Another true chronicle in America's War on Drugs:
An appeals court has rebuked the Broward Sheriffs Office for permitting female undercover officers to randomly search the crotches of airport travelers.
And you thought the Hare Krishnas were annoying.
For years now, eagle-eyed BSO deputies have been scouting for suspicious trouser bulges on the theory that drug smugglers often hide the booty between their legs. When a likely lump is located, the suspect is pulled aside and an official grope is conducted.
That's what happened to one Anthony Lewis Tognaci in 1987 while he waited for a USAir flight at Fort Lauderdale-Hollywood International Airport. Unknown to Tognaci, the dimensions of his groin had caught the eye of BSO Lt.Vicki Cutcliffe.
According to court records, Cutcliffe approached Tognaci after noticing an unusual prominence in his pants. Tognaci consented to a search, and while patting him down Cutcliffe felt something "crinkly" located "a little bit higher than where his male organs would be, normally"
The possibilities seemed limited.
The young man was taken away and strip-searched. Police found 112 grams of cocaine, and charged Tognaci with drug trafficking. He pleaded no contest and was sentenced to 3 '/> years.
He appealed the case, arguing that Lt.

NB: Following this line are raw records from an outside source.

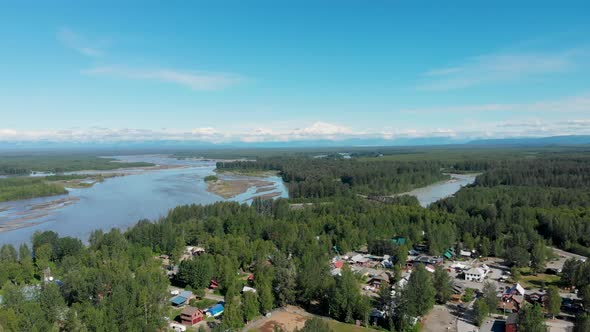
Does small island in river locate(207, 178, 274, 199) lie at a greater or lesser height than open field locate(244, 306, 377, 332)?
greater

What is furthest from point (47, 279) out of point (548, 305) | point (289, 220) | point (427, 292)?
point (548, 305)

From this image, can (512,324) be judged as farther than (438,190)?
No

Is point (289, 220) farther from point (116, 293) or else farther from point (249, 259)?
point (116, 293)

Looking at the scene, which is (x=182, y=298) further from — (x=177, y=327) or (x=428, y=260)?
(x=428, y=260)

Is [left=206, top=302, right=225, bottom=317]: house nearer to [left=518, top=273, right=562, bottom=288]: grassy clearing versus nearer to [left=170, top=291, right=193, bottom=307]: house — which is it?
[left=170, top=291, right=193, bottom=307]: house

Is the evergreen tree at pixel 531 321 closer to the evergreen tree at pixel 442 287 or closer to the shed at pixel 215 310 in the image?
the evergreen tree at pixel 442 287

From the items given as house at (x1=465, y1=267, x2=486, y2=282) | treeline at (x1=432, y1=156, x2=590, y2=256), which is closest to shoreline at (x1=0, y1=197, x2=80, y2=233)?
house at (x1=465, y1=267, x2=486, y2=282)

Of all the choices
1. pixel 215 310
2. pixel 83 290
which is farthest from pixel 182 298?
pixel 83 290
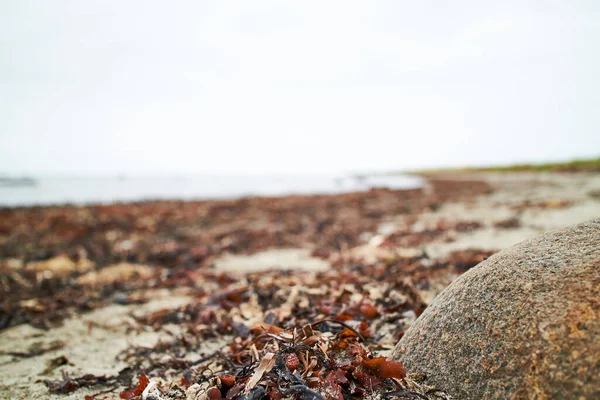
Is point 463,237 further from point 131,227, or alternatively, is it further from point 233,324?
point 131,227

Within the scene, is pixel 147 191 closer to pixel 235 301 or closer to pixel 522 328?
pixel 235 301

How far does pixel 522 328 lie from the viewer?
1378 mm

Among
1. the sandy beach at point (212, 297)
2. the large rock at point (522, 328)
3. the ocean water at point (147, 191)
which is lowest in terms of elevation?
the sandy beach at point (212, 297)

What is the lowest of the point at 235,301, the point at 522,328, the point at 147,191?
the point at 235,301

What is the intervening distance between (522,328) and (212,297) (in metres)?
2.85

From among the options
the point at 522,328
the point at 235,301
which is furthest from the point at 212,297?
the point at 522,328

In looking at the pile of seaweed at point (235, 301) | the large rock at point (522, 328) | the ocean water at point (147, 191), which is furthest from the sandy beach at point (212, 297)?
the ocean water at point (147, 191)

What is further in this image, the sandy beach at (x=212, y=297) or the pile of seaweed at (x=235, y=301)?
the sandy beach at (x=212, y=297)

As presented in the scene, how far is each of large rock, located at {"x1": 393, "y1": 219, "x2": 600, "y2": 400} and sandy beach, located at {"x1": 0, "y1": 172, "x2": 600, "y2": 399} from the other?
16 cm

Cutcliffe's search "exceeded its scope." In a ruling handed down last week, the Fourth District Court of Appeal upheld Tognaci's conviction, saying "it is not clear from the evidence that the officer actually touched appellant's genitals."
However, the court expressed serious concerns about the BSO's crotch patrol, because travelers who consent to being searched aren't informed that it will focus on "this most private area of the body."

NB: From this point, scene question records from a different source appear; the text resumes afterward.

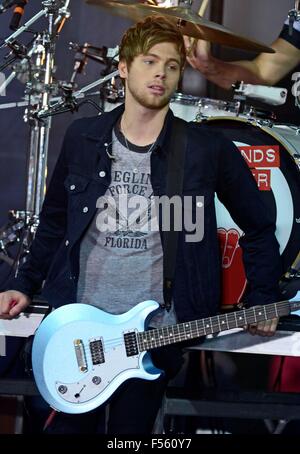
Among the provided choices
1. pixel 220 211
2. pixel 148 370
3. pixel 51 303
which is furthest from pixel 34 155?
pixel 148 370

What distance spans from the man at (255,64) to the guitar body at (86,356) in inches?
68.3

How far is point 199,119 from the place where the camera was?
3.14 m

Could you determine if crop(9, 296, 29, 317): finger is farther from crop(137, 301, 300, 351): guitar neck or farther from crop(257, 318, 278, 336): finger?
crop(257, 318, 278, 336): finger

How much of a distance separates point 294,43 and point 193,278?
1788 mm

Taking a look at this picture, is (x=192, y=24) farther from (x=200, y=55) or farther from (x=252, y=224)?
(x=252, y=224)

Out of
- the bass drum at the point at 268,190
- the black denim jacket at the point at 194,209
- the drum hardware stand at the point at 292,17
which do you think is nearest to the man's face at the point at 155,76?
the black denim jacket at the point at 194,209

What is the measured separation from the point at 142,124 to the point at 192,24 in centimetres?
69

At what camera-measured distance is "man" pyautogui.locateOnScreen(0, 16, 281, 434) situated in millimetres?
2445

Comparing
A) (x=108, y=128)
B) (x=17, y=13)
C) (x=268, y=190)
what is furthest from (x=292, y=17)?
(x=108, y=128)

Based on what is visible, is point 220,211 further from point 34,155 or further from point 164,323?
point 34,155

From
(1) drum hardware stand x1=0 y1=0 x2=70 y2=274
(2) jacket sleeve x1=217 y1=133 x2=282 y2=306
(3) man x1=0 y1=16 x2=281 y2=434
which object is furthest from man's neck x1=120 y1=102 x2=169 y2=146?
(1) drum hardware stand x1=0 y1=0 x2=70 y2=274

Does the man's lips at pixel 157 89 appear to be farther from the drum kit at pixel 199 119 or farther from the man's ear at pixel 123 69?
the drum kit at pixel 199 119

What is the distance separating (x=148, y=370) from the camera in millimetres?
2412

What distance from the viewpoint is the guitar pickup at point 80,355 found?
95.7 inches
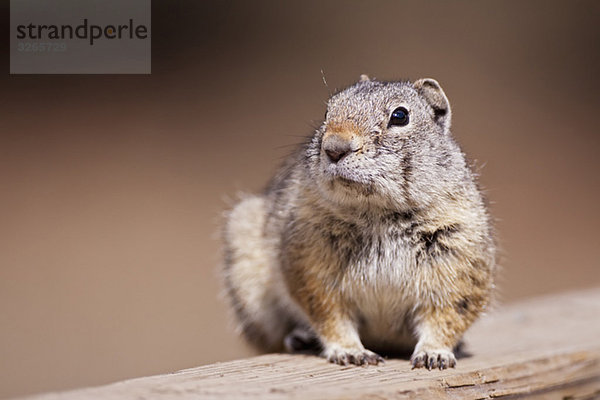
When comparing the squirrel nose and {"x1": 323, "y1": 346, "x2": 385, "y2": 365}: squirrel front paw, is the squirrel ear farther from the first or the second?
{"x1": 323, "y1": 346, "x2": 385, "y2": 365}: squirrel front paw

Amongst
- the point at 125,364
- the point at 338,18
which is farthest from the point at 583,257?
the point at 125,364

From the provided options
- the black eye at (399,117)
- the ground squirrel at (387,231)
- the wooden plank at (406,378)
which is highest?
the black eye at (399,117)

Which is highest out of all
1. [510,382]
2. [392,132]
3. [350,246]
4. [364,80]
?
[364,80]

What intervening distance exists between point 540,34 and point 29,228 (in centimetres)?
650

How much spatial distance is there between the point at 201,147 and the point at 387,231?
5.73 meters

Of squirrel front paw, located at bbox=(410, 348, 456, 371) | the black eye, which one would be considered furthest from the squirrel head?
squirrel front paw, located at bbox=(410, 348, 456, 371)

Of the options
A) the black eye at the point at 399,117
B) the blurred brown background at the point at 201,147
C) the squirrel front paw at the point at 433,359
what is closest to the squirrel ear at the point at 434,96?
the black eye at the point at 399,117

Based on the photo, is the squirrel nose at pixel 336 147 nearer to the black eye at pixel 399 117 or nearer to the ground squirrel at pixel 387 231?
the ground squirrel at pixel 387 231

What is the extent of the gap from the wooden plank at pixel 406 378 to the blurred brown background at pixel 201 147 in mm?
3305

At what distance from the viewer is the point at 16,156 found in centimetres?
846

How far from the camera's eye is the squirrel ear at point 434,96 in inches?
154

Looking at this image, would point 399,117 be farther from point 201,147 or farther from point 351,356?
point 201,147

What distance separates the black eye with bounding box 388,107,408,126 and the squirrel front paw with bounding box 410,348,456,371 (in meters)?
1.01

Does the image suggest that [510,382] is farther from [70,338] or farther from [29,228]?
[29,228]
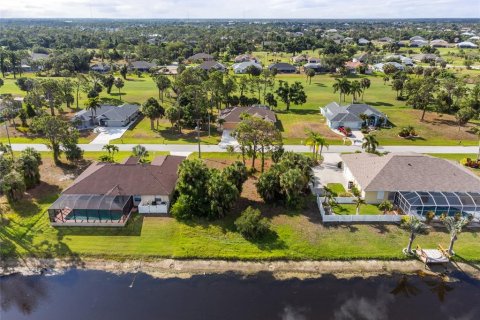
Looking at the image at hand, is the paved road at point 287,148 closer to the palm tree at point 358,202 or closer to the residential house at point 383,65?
the palm tree at point 358,202

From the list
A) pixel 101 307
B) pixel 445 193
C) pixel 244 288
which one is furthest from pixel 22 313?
pixel 445 193

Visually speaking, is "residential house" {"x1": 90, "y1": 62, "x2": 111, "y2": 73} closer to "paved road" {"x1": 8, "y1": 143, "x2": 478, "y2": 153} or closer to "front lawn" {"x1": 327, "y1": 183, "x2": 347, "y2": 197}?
"paved road" {"x1": 8, "y1": 143, "x2": 478, "y2": 153}

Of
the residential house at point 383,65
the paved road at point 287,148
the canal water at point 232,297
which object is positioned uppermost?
the residential house at point 383,65

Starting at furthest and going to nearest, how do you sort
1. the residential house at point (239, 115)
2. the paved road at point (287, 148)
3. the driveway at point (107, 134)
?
the residential house at point (239, 115), the driveway at point (107, 134), the paved road at point (287, 148)

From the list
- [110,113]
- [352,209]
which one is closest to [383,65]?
[110,113]

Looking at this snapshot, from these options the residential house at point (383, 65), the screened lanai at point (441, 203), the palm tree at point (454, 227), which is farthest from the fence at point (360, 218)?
the residential house at point (383, 65)

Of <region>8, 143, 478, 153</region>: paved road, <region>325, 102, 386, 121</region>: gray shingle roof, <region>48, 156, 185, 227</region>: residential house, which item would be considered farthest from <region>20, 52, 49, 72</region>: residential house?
<region>325, 102, 386, 121</region>: gray shingle roof

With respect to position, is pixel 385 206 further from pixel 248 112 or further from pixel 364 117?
pixel 248 112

The judges also questioned the value of such methods in drug enforcement. They cited Lt. Cutcliffe's testimony that she had searched "hundreds of men's crotches without discovering any contraband."

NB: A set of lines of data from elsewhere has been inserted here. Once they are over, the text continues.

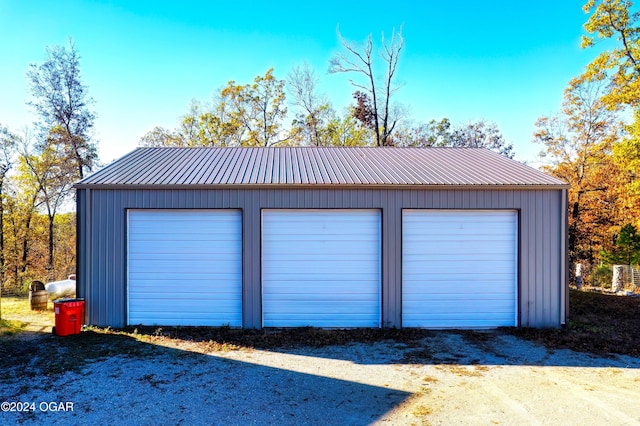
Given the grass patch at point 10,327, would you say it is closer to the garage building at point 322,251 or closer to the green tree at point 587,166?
the garage building at point 322,251

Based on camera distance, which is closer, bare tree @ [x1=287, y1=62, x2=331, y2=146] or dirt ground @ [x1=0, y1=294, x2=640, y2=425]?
dirt ground @ [x1=0, y1=294, x2=640, y2=425]

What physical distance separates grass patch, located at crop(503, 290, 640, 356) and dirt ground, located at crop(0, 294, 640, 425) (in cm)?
17

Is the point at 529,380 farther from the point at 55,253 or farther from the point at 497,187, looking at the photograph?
the point at 55,253

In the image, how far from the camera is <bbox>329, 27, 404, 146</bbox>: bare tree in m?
21.1

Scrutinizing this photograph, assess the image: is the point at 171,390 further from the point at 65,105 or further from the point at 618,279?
the point at 65,105

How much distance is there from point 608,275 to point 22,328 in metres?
17.4

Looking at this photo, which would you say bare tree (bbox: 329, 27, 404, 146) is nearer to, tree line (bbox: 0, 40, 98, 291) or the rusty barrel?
tree line (bbox: 0, 40, 98, 291)

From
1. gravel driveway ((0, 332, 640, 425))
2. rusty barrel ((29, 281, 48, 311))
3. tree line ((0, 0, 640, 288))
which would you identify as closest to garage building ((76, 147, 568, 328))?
gravel driveway ((0, 332, 640, 425))

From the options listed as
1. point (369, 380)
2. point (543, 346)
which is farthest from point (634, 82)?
point (369, 380)

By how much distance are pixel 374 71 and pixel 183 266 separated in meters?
18.5

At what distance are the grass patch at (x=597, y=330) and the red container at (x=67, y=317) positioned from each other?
7.83 metres

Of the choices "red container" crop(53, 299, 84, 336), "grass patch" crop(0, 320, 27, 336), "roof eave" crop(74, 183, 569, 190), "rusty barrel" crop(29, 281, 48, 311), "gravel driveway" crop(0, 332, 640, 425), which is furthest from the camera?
"rusty barrel" crop(29, 281, 48, 311)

Said the court: "We emphasize that these encounters are random, not generated by any articulable suspicion of wrongdoing, not by a drug courier profile, nor by a fear of the officer's safety."
Rather, the searches are motivated only by the contour of a suspect's pants. Sternly the judges added: "And at least based upon the hundreds of searches which not do not produce any drugs, we conclude from the testimony that the genital search is not a very effective investigative tool [the court's word, not mine] … "
For her part, Lt. Cutcliffe doesn't seem to mind below-the-belt surveillance. She said it's easier for her to do it because most male deputies are reluctant to search a male suspect so intimately.
Nonsmugglers seldom complain—flattered, perhaps, that the natural topography of their trousers made someone think they were carrying something extra.
Still, problems extend beyond the appellate court's Fourth Amendment concerns. Now that the BSO strategy has been publicized, lots of very lonely guys are probably heading for the Fort Lauderdale airport in the hopes of being frisked, and frisked slowly, by Lt. Cutcliffe.
Then there's the more delicate public-relations challenge. Some tourists who come to South Florida might not wish to be groped as they disembark. Should we warn them to wear baggy pants? To avoid crinkly underwear? To carry their cellular phones in a back pocket?
It's an unusual welcome, that's for sure. When you get off the plane in Hawaii, you get a lei around your neck. Here in Florida you get a hand on your zipper.
In spite of the court's warning, Sheriff Nick Navarro has announced no plans to terminate the crotch patrol. So if you're passing through the airport, don't be shocked if a female cop stops you and whispers: "Is that a kilo in your pants, or are you just glad to see me?"